German shoe brand Birkenstock, known for their popular sandals, offered investors an IPO on the New York Stock Exchange that fell by over 12% after it was first presented.
The IPO debut was seen as lackluster to investors in the U.S. — and even as some tried to support the deal, the stock traded at $41 per share, which was a discount of over 10% from its initial price of $46.
Timing just wasn't on the company's side.
Along with some in the investing world attempting to prop up its price, Birkenstock was able to receive the support of Norway's sovereign wealth fund, which joined other entities as the company's deal was priced near the middle of its range.
The shoe brand was founded almost 250 years ago by a German cobbler named Johann Adam Birkenstock. The company was able to stay under family control until 2021 when private equity powerhouse L Catterton garnered a majority stake in the business valued at $4.85 billion.
The drop in the share price during the company's market debut was seen as a negative signal from the IPO market.

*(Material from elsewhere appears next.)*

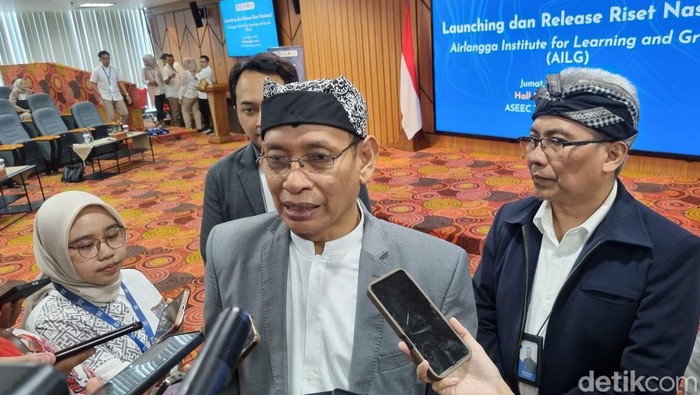 Rektor Unair Prof M Nasih di kampus B.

A first day trading slump is rare for large, well-established companies.
L Catterton said Birkenstock should be valued similarly to premium shoe brands like Nike, the Wall Street Journal reported.
While IPO experts have recently said the market is ready for large firms that have a proven track record, the Birkenstock deal was seen as a flop that could cause other companies to reconsider offerings so late into 2023.
Birkenstock's new owners have tried to raise the company's profile with some big collaborations between brands like Dior and with projects like the Barbie movie out this summer. It's an attempt to reinvigorate the brand after its past cultural associations, such as its role as a favorite shoe worn by Apple leader Steve Jobs, or the popularity during the 1970s of Birkenstock's "Arizona" sandal.